### WORK TO DO
Write out the entries word for word from the very beginning through the line containing "22.0 metres", including that line, and leave the picture out of your answer.

Data records:
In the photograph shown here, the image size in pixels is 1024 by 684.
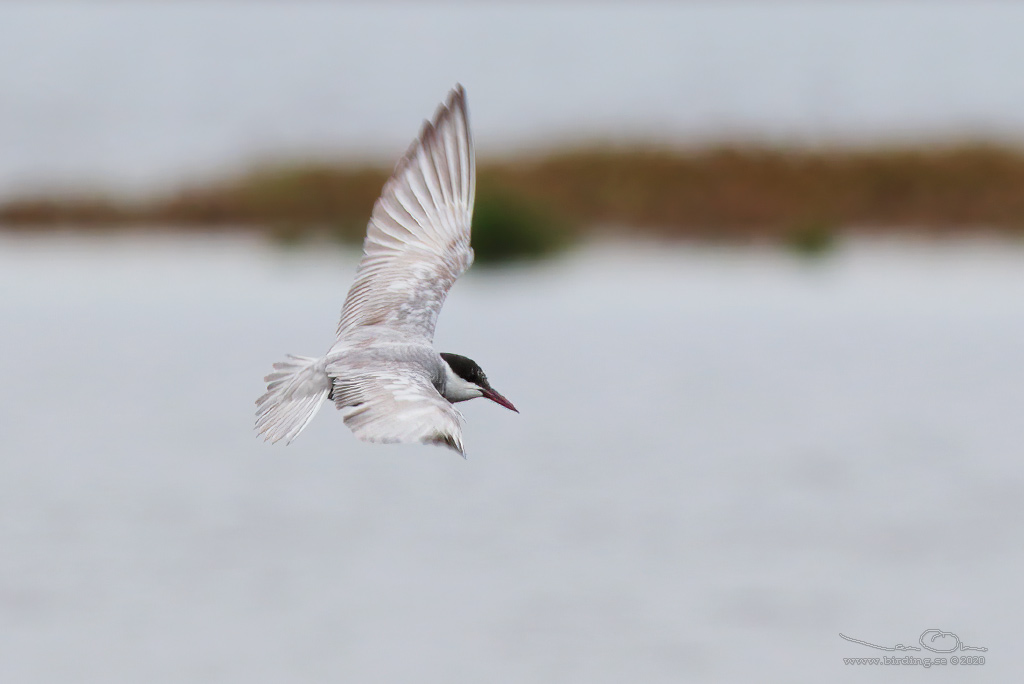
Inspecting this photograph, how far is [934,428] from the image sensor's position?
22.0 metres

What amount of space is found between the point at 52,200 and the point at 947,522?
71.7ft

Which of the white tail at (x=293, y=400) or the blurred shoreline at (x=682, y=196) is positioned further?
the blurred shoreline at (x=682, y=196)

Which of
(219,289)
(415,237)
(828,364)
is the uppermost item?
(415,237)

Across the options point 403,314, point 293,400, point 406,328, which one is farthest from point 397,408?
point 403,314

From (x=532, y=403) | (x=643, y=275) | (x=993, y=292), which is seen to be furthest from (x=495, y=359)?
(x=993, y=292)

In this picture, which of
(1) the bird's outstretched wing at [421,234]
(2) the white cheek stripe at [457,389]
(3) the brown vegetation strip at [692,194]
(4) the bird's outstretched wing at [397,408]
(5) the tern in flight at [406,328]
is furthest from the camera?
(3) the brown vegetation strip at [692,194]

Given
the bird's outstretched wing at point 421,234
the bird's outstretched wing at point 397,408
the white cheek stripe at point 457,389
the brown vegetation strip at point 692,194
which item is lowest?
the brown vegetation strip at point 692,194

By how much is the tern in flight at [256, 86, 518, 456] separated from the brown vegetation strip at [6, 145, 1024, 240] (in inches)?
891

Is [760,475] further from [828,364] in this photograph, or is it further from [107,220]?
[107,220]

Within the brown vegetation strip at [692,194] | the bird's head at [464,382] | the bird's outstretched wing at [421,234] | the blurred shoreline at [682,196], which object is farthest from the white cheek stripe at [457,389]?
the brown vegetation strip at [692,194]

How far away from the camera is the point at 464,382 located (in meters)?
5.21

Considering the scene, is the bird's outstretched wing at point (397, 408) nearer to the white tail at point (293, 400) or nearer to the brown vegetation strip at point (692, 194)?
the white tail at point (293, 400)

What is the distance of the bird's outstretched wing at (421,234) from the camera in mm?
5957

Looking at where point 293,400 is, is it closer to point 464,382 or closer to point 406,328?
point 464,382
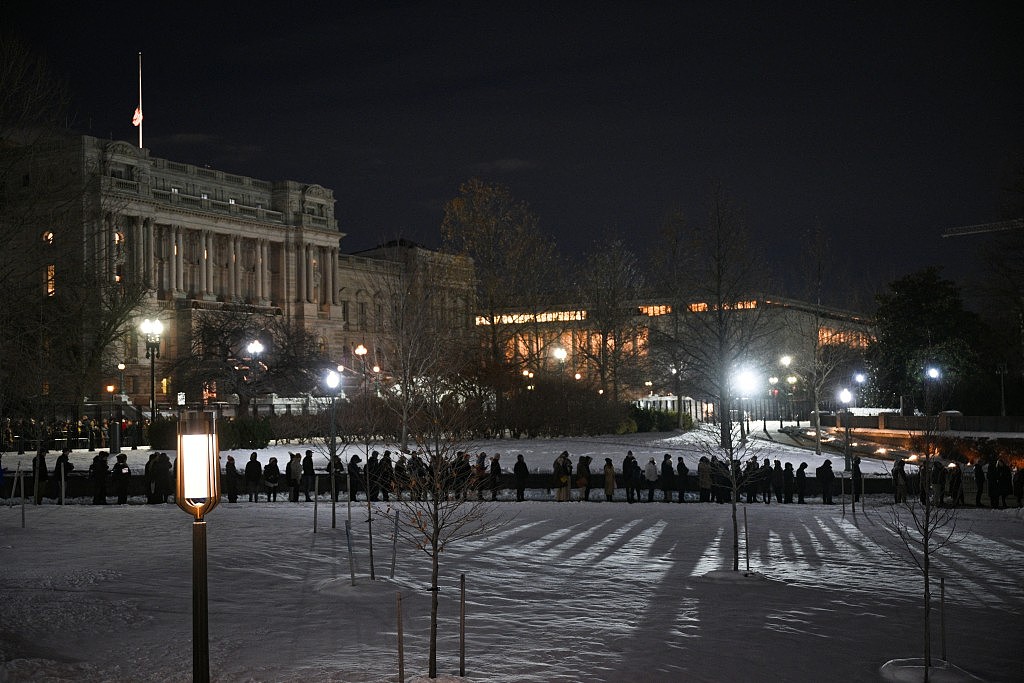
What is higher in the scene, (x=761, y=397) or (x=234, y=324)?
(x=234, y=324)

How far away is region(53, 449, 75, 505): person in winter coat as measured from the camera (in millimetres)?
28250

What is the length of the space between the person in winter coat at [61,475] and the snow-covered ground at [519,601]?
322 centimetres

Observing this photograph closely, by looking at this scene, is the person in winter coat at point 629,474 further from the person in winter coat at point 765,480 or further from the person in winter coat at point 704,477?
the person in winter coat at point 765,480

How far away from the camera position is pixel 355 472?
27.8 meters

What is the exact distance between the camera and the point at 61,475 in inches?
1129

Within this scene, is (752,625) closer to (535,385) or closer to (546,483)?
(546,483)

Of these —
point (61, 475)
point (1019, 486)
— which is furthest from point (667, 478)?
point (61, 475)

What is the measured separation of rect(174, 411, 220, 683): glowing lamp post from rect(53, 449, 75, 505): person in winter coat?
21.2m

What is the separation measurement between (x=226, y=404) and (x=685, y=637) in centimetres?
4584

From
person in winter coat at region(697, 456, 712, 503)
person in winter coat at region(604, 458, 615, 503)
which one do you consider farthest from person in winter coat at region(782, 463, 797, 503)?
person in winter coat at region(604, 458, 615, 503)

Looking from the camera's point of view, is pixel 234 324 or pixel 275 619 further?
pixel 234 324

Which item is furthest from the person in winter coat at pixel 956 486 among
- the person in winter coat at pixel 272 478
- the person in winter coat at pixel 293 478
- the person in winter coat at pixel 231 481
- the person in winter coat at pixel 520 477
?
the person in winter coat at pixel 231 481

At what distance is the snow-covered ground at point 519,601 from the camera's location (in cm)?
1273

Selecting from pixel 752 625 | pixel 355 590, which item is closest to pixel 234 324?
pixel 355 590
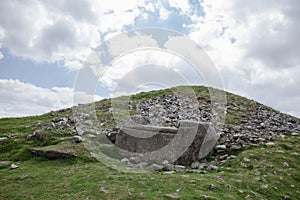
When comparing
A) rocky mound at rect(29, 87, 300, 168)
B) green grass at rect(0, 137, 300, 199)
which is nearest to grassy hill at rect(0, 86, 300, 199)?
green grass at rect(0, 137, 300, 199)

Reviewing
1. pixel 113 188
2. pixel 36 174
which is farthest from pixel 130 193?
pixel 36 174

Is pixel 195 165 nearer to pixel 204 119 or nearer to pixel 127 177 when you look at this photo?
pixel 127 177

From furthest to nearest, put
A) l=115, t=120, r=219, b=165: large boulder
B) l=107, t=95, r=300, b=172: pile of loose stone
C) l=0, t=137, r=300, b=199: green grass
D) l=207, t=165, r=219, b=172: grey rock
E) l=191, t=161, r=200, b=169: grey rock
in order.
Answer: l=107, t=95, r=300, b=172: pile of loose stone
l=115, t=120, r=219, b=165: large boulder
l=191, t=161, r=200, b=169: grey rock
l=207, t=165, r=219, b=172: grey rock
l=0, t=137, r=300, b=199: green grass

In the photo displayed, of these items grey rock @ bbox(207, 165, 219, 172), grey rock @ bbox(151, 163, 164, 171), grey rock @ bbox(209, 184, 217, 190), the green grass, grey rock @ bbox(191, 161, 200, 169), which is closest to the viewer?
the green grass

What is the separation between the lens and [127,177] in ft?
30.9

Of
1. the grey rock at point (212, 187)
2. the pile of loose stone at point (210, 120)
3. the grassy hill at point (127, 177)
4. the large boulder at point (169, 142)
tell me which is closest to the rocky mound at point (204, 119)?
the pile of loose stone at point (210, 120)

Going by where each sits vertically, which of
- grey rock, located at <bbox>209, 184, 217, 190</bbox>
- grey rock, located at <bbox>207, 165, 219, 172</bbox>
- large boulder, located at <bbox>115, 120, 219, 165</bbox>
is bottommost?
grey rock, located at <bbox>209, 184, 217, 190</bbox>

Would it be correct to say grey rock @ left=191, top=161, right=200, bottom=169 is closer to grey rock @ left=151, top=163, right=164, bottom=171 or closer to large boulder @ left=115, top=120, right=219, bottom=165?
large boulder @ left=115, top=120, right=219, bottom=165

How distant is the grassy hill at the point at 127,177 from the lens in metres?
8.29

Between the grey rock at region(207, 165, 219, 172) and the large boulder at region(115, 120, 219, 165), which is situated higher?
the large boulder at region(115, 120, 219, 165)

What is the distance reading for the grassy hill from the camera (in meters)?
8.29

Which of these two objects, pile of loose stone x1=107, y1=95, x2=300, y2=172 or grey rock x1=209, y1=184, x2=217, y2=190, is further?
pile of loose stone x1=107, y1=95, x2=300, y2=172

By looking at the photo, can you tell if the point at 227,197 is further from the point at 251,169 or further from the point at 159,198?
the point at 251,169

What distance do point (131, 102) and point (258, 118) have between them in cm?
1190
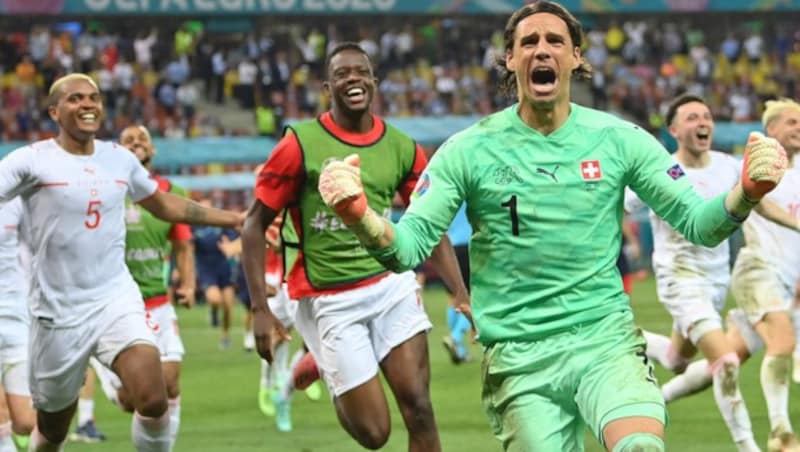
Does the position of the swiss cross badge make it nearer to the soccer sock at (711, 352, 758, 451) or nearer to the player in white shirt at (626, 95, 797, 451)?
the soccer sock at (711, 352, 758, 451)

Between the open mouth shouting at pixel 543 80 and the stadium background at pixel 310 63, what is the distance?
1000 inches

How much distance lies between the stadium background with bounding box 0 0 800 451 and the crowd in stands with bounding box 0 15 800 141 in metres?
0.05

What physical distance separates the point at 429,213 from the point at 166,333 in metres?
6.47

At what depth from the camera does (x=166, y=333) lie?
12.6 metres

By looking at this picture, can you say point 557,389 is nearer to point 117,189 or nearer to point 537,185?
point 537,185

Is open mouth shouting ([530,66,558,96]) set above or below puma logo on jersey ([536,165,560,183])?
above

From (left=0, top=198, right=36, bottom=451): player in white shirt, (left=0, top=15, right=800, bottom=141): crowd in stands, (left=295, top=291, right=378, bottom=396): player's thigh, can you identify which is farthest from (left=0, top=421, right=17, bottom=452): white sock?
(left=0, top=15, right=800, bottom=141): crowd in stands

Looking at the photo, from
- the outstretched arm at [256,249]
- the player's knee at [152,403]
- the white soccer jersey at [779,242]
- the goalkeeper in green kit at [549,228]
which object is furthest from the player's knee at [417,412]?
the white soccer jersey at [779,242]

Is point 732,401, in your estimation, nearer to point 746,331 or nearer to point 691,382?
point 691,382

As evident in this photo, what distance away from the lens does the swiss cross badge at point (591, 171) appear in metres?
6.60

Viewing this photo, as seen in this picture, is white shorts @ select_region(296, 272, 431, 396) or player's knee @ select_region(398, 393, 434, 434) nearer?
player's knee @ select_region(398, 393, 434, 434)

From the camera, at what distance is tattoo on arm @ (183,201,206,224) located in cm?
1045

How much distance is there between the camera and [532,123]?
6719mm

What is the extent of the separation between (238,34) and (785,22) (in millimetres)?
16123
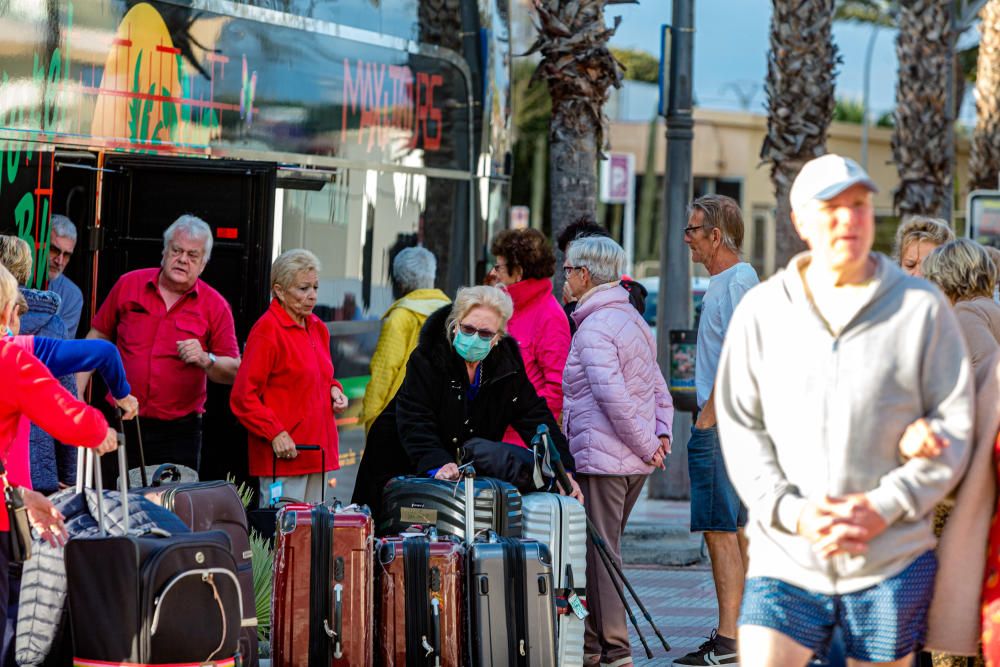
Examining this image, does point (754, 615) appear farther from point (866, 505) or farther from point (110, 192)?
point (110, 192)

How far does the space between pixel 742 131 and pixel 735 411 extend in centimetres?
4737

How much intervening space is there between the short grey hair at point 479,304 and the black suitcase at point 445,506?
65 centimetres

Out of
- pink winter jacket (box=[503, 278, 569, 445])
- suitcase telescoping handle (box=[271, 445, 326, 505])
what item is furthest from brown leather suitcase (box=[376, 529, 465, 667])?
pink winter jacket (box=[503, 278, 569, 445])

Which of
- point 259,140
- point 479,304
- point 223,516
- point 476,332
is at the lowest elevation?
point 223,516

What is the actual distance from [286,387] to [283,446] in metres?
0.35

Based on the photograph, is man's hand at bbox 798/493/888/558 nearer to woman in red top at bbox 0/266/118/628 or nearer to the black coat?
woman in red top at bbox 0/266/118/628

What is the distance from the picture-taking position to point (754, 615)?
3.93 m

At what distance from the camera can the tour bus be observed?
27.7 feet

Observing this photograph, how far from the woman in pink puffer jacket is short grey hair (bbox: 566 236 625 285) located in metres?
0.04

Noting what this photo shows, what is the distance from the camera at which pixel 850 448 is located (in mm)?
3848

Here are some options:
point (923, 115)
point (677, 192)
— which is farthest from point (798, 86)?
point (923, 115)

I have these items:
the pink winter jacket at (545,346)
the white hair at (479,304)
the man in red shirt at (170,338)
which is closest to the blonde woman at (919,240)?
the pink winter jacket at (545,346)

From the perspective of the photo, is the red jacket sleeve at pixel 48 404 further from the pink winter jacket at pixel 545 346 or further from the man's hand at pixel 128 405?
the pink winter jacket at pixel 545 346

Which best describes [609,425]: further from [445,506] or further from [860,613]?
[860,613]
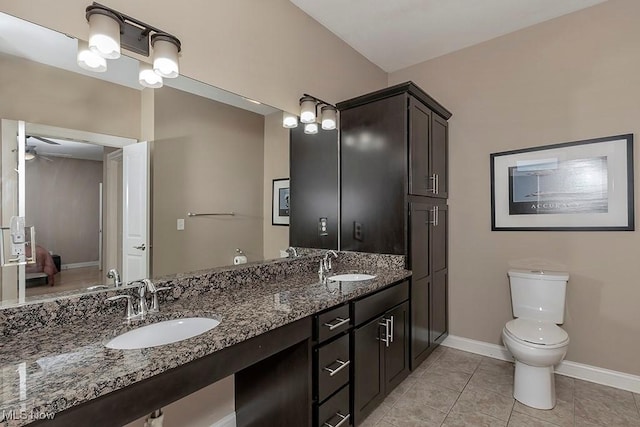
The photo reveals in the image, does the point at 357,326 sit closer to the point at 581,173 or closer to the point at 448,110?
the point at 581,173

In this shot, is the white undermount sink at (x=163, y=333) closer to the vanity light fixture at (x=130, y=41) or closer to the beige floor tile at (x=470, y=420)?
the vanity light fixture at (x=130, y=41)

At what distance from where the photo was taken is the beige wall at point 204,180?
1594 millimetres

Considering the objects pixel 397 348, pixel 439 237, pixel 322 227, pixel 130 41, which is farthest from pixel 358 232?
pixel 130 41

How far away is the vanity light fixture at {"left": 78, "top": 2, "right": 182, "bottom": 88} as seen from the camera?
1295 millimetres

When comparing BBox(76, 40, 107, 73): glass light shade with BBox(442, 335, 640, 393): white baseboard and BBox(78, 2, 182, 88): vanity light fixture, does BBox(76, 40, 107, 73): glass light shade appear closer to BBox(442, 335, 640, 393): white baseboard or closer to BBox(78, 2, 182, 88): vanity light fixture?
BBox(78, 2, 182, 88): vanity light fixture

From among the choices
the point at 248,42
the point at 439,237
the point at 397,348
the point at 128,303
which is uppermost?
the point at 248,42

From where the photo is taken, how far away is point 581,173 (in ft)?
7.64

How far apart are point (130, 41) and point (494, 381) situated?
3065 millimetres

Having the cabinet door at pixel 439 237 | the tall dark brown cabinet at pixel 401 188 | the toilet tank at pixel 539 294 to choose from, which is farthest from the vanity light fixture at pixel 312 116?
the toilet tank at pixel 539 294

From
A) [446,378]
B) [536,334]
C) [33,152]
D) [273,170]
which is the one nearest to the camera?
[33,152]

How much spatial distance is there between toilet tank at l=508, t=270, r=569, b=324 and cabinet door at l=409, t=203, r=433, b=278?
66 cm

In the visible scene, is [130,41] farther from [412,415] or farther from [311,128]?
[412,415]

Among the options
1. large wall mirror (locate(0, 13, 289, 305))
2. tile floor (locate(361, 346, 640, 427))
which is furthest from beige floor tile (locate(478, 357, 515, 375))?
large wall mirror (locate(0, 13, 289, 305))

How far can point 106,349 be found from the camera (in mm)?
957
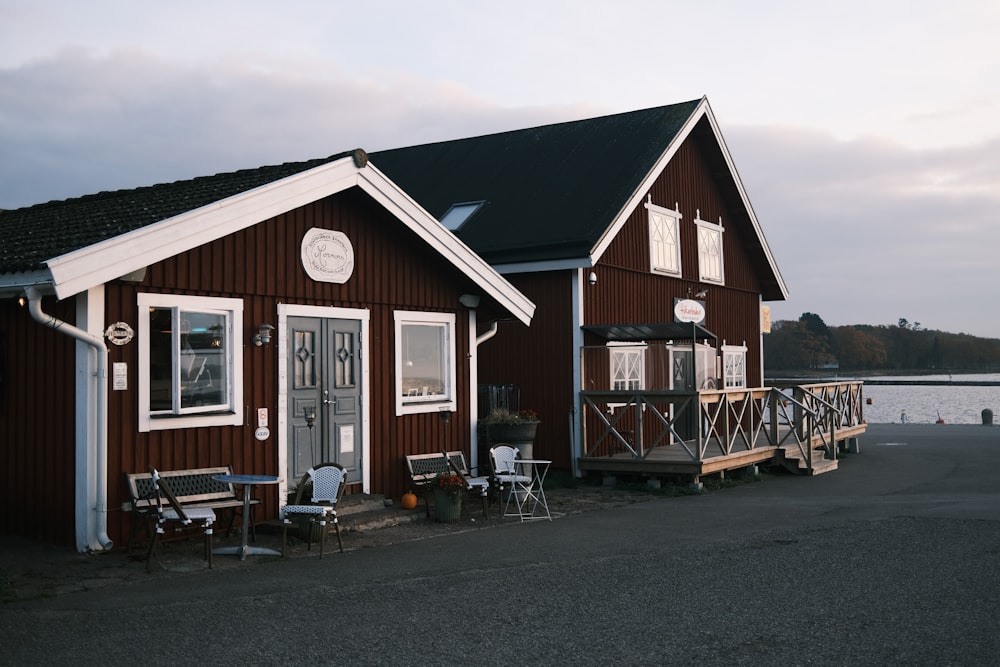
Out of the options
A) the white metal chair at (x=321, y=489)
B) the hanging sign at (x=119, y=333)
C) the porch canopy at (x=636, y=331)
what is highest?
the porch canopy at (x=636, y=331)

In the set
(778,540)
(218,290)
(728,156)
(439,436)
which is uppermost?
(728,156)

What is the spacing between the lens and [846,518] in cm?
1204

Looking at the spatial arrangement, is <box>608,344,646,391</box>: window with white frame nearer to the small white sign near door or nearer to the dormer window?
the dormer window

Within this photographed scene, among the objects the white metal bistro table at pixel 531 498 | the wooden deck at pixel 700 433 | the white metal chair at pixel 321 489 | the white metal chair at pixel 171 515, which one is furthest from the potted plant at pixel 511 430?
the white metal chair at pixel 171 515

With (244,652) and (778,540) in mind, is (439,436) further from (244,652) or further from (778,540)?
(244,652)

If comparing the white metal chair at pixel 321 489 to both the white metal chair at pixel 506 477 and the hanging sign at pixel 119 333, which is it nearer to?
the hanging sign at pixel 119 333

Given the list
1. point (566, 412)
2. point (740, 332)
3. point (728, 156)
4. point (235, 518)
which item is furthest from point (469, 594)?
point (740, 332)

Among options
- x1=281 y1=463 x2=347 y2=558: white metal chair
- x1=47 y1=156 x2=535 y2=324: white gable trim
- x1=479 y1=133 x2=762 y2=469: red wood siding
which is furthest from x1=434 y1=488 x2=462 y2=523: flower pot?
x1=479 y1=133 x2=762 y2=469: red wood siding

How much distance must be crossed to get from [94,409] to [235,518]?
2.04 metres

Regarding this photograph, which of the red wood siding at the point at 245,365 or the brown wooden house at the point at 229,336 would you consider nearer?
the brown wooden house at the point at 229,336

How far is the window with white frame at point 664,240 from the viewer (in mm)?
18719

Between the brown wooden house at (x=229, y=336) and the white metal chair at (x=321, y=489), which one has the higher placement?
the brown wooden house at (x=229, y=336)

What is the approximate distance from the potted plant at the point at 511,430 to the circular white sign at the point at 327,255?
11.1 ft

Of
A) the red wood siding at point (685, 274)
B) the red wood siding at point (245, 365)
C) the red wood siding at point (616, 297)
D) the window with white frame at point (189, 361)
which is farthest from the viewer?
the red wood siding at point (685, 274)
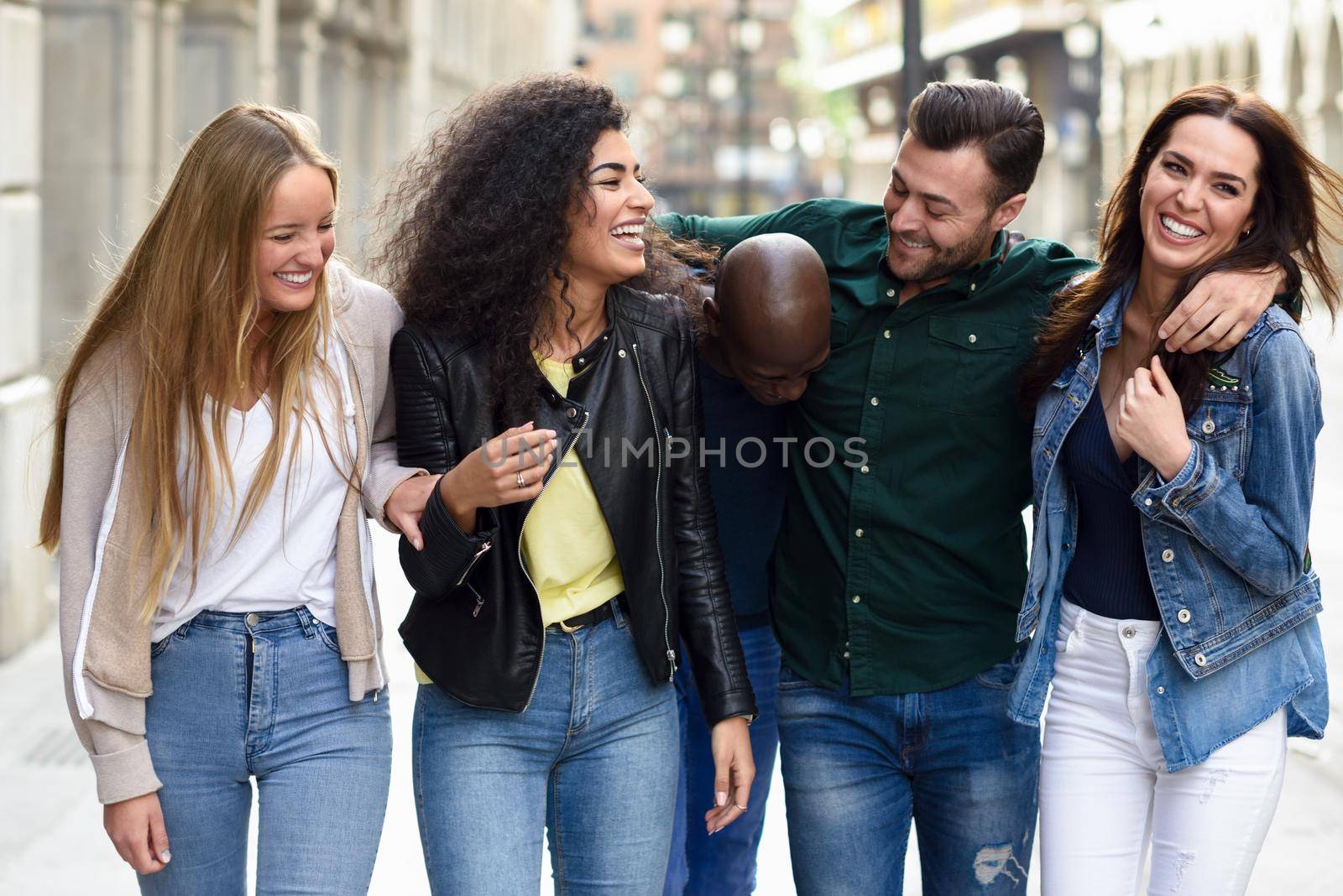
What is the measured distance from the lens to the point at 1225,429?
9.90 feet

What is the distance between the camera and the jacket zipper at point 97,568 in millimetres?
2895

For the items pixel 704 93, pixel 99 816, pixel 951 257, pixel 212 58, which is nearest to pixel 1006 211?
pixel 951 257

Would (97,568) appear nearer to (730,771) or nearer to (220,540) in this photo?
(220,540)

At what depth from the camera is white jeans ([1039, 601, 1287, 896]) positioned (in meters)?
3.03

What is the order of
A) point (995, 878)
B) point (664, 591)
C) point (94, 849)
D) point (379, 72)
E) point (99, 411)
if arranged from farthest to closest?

### WRITTEN SOLUTION
In the photograph shown here, the image size in pixels is 1024 by 684.
Inspecting this photograph, how far is [934,428] from the image sensor's position?
22.0 metres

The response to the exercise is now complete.